Contexto del testimonio
En el marco del proceso judicial conocido como "caso Kitchen", el coronel retirado de la Guardia Civil Diego Pérez de los Cobos ofreció su versión sobre la operativa de los fondos reservados. Su relato, recogido durante el juicio, pone de relieve la complejidad de la maquinaria financiera que, según él, estaba bajo la supervisión de altos cargos del Ministerio del Interior.
Responsabilidades del coronel Pérez de los Cobos
Durante la década de los 2000, Pérez de los Cobos desempeñó el cargo de director del Gabinete Técnico y de Coordinación del Ministerio del Interior. En esa posición, actuó como "cajero" de los denominados fondos reservados, encargándose de la preparación de los borradores que los ministros presentaban ante la Comisión de Secretos Oficiales del Parlamento. A su cargo recaía la verificación de que todos los conceptos contemplados en la orden comunicada de 1995 estuviesen debidamente completados antes de autorizar cualquier desembolso.

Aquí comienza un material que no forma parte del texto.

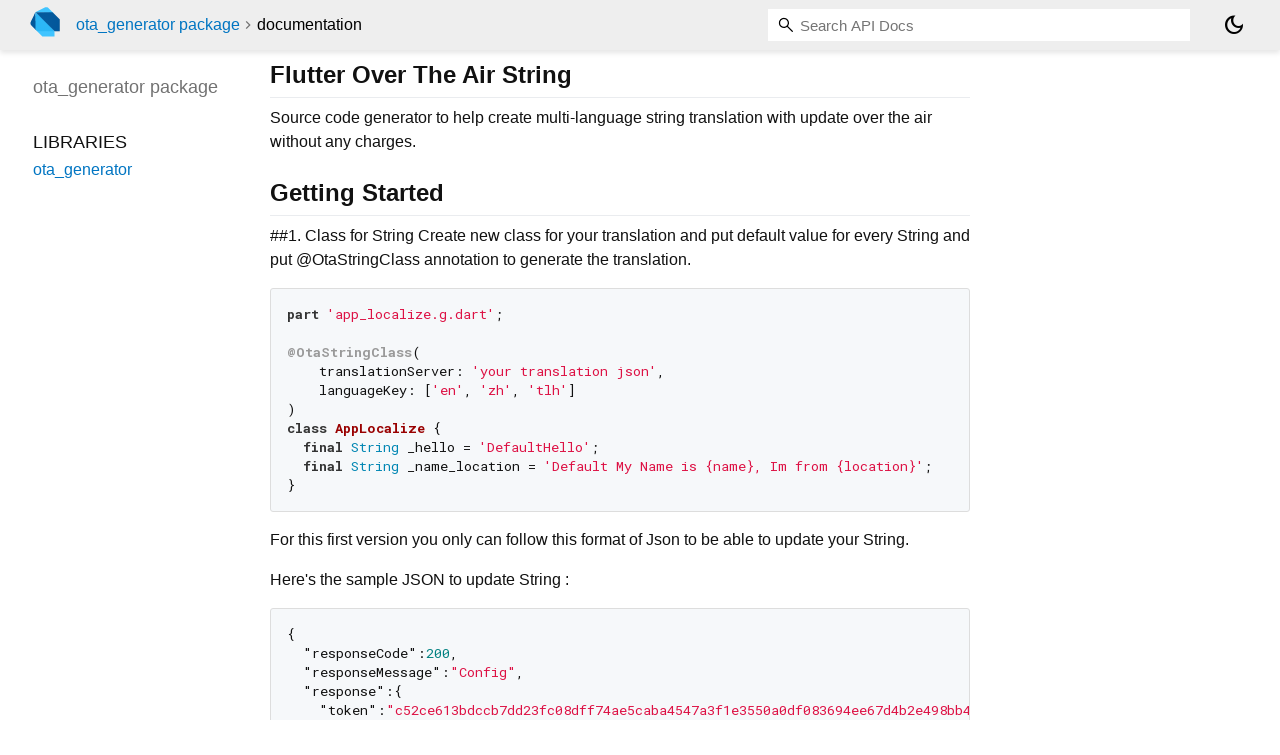

--- FILE ---
content_type: text/html; charset="utf-8"
request_url: https://pub.dev/documentation/ota_generator/latest/
body_size: 2212
content:
<!DOCTYPE html>
<html lang="en"><head><script type="text/javascript" src="https://www.googletagmanager.com/gtm.js?id=GTM-MX6DBN9" async="async"></script><script type="text/javascript" src="/static/hash-a6jh3avn/js/gtm.js"></script><meta charset="utf-8"/><meta http-equiv="X-UA-Compatible" content="IE=edge"/><meta name="viewport" content="width=device-width, height=device-height, initial-scale=1, user-scalable=no"/><meta name="generator" content="made with love by dartdoc"/><meta name="description" content="ota_generator API docs, for the Dart programming language."/><title>ota_generator - Dart API docs</title><link rel="canonical" href="https://pub.dev/documentation/ota_generator/latest/"/><link rel="preconnect" href="https://fonts.gstatic.com"/><link rel="stylesheet" href="https://fonts.googleapis.com/css2?family=Roboto+Mono:ital,wght@0,300;0,400;0,500;0,700;1,400&amp;display=swap"/><link rel="stylesheet" href="https://fonts.googleapis.com/css2?family=Material+Symbols+Outlined:opsz,wght,FILL,GRAD@24,400,0,0"/><link rel="stylesheet" href="/static/hash-a6jh3avn/css/dartdoc.css"/><link rel="icon" href="/favicon.ico?hash=nk4nss8c7444fg0chird9erqef2vkhb8"/></head><body class="light-theme" data-base-href="" data-using-base-href="false"><noscript><iframe src="https://www.googletagmanager.com/ns.html?id=GTM-MX6DBN9" height="0" width="0" style="display:none;visibility:hidden"></iframe></noscript><script src="/static/hash-a6jh3avn/js/dark-init.js"></script><div id="overlay-under-drawer"></div><header id="title"><span id="sidenav-left-toggle" class="material-symbols-outlined" role="button" tabindex="0">menu</span><a class="hidden-xs" href="/"><img src="/static/hash-a6jh3avn/img/dart-logo.svg" alt="" width="30" height="30" role="presentation" aria-label="Go to the landing page of pub.dev" style="height: 30px; margin-right: 1em;"/></a><ol class="breadcrumbs gt-separated dark hidden-xs"><li><a href="/packages/ota_generator">ota_generator package</a></li><li class="self-crumb">documentation</li></ol><div class="self-name">ota_generator package</div><form class="search navbar-right" role="search"><input id="search-box" class="form-control typeahead" type="text" placeholder="Loading search..." autocomplete="off"/></form><button id="theme-button" class="toggle" aria-label="Light and dark mode toggle" title="Toggle between light and dark mode"><span id="dark-theme-button" class="material-symbols-outlined" aria-hidden="true">dark_mode</span><span id="light-theme-button" class="material-symbols-outlined" aria-hidden="true">light_mode</span></button></header><main><div id="dartdoc-main-content" class="main-content">
      
<div class="desc markdown markdown-body">
  <h1 id="flutter-over-the-air-string">Flutter Over The Air String</h1>
<p>Source code generator to help create multi-language string translation with update over the air without any charges.</p>
<h1 id="getting-started">Getting Started</h1>
<p>##1. Class for String
Create new class for your translation and put default value for every String and put @OtaStringClass annotation to generate the translation.</p>
<pre class="language-dart"><code class="language-dart">part 'app_localize.g.dart';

La orden comunicada de 1995 y su alcance
La normativa que regula estos recursos se remonta a 1995, producto de la necesidad de encauzar el dinero público destinado a combatir el terrorismo de Estado y, en particular, a los GAL. Según Pérez de los Cobos, la ley obliga al ministro del Interior a comparecer con una frecuencia mínima de seis meses, aunque en la práctica este plazo rara vez se respeta. La carga de elaborar los informes recae en el director del Gabinete de Coordinación, que, en aquel entonces, no coincidió con Mariano Rajoy en el ministerio.

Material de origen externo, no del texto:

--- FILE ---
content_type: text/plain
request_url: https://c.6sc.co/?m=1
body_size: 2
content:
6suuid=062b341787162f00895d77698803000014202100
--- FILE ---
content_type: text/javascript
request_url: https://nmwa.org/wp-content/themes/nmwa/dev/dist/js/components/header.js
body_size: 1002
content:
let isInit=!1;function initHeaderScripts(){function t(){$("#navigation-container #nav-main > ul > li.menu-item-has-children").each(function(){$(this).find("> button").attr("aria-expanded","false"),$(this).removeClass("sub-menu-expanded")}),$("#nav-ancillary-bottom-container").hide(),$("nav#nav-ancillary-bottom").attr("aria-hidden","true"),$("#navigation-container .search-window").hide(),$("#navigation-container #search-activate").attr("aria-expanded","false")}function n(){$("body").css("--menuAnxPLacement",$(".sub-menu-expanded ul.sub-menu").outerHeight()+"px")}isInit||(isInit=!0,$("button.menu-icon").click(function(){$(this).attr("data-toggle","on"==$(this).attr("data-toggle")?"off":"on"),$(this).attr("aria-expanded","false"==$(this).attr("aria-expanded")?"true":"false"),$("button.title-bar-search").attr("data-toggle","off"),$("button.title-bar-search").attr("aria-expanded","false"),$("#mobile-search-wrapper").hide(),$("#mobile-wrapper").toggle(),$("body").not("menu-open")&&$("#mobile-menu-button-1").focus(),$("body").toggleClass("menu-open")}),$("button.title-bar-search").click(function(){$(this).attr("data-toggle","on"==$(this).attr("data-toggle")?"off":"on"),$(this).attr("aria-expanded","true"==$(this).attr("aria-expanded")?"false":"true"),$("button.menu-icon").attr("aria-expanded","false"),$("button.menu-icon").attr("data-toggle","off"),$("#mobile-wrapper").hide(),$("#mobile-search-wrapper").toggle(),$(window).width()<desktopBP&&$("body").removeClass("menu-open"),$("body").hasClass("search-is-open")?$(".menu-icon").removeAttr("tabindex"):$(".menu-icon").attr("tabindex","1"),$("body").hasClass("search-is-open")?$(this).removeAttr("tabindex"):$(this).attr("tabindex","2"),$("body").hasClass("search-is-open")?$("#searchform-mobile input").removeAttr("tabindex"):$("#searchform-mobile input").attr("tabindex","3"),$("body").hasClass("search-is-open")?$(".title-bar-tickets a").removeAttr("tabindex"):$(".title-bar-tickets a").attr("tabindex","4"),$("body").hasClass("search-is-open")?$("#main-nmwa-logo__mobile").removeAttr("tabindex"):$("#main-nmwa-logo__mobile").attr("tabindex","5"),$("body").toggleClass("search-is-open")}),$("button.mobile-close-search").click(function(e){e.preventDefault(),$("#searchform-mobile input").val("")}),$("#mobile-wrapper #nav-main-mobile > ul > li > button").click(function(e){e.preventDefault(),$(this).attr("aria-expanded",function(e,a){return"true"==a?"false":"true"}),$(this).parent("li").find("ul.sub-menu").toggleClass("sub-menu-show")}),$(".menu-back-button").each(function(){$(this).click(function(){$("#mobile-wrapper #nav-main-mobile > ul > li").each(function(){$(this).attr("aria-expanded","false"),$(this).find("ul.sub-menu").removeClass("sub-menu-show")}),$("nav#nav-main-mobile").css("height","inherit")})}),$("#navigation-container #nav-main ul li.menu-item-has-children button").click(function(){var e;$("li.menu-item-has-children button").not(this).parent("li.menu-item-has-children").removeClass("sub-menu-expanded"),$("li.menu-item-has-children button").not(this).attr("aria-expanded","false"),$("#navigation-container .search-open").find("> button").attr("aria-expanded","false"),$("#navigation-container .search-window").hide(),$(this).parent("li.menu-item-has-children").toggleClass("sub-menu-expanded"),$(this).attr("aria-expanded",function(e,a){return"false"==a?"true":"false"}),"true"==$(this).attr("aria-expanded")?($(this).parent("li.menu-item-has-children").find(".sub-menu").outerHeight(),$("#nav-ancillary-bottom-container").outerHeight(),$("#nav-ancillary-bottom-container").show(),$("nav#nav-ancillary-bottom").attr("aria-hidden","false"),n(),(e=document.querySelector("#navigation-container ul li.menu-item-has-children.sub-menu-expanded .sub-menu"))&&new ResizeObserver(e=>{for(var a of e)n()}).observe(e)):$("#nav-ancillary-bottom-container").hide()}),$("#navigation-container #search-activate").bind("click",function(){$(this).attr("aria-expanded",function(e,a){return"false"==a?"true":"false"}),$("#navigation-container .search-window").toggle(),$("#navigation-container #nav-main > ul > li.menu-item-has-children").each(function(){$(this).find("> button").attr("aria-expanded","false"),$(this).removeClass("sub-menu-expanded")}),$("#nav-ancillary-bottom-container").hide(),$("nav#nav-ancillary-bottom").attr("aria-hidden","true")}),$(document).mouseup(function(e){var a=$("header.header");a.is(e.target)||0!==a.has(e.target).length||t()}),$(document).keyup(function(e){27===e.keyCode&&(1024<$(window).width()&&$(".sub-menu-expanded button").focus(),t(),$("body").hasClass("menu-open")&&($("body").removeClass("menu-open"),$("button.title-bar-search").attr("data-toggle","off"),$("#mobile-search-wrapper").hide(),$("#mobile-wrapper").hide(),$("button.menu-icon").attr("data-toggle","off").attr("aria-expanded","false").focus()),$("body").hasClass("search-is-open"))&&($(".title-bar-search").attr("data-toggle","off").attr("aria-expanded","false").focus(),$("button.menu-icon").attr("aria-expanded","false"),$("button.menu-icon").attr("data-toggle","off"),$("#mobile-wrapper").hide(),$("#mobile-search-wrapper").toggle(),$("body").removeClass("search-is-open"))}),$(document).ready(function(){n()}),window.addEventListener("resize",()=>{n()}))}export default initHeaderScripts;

Desmentido de Rajoy sobre su implicación
Mariano Rajoy, expresidente del Gobierno, ha negado rotundamente cualquier vínculo con los fondos reservados durante su etapa al frente del Ministerio del Interior. En declaraciones públicas, sostuvo que nunca tuvo conocimiento de confidenciales ni de operaciones relacionadas con esas partidas presupuestarias. El testimonio de Pérez de los Cobos contrasta con esas aseveraciones, al evidenciar que la información sobre el uso de los recursos era canalizada a través de su gabinete.

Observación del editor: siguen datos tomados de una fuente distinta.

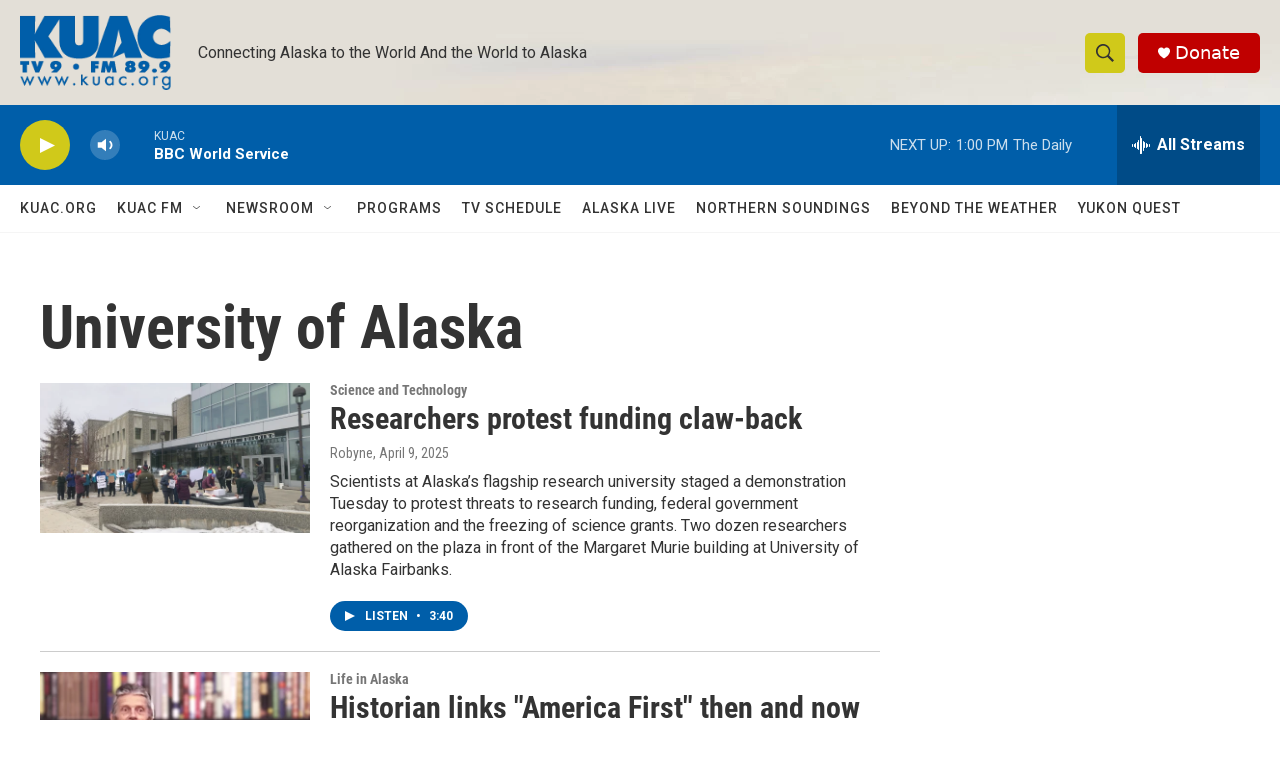

--- FILE ---
content_type: text/html; charset=utf-8
request_url: https://www.google.com/recaptcha/api2/aframe
body_size: 269
content:
<!DOCTYPE HTML><html><head><meta http-equiv="content-type" content="text/html; charset=UTF-8"></head><body><script nonce="4MxJOVQ7oBKU9sWTgLmNGQ">/** Anti-fraud and anti-abuse applications only. See google.com/recaptcha */ try{var clients={'sodar':'https://pagead2.googlesyndication.com/pagead/sodar?'};window.addEventListener("message",function(a){try{if(a.source===window.parent){var b=JSON.parse(a.data);var c=clients[b['id']];if(c){var d=document.createElement('img');d.src=c+b['params']+'&rc='+(localStorage.getItem("rc::a")?sessionStorage.getItem("rc::b"):"");window.document.body.appendChild(d);sessionStorage.setItem("rc::e",parseInt(sessionStorage.getItem("rc::e")||0)+1);localStorage.setItem("rc::h",'1768945489053');}}}catch(b){}});window.parent.postMessage("_grecaptcha_ready", "*");}catch(b){}</script></body></html>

El papel del Director Adjunto Operativo (DAO)
La responsabilidad última del control efectivo recae en los Directores Adjuntos Operativos de Policía y Guardia Civil. En el caso Kitchen, el exDAO de la Policía, Eugenio Pino, fue señalado por la Fiscalía como presunto autor de irregularidades que incluyen malversación y la adjudicación de 53.000 euros a un chófer vinculado a los Bárcenas. Pérez de los Cobos describió al DAO como la figura que brinda un "espacio de tranquilidad" al asegurar que el desembolso se efectúa antes del pago y que los conceptos coinciden con las solicitudes presentadas a la Secretaría de Estado de Seguridad.
Conclusiones y repercusiones
El relato del coronel permite vislumbrar una cadena de mando donde la opacidad y la escasa fiscalización facilitan la manipulación de fondos destinados a la seguridad del Estado. La falta de comparecencias regulares ante el parlamento y la concentración de poder en manos de unos pocos directivos son elementos que, según los expertos, contribuyen a la perpetuación de prácticas dudosas. El caso Kitchen, aún en proceso, podría desencadenar reformas que busquen mayor transparencia y rendición de cuentas en la gestión de los recursos reservados.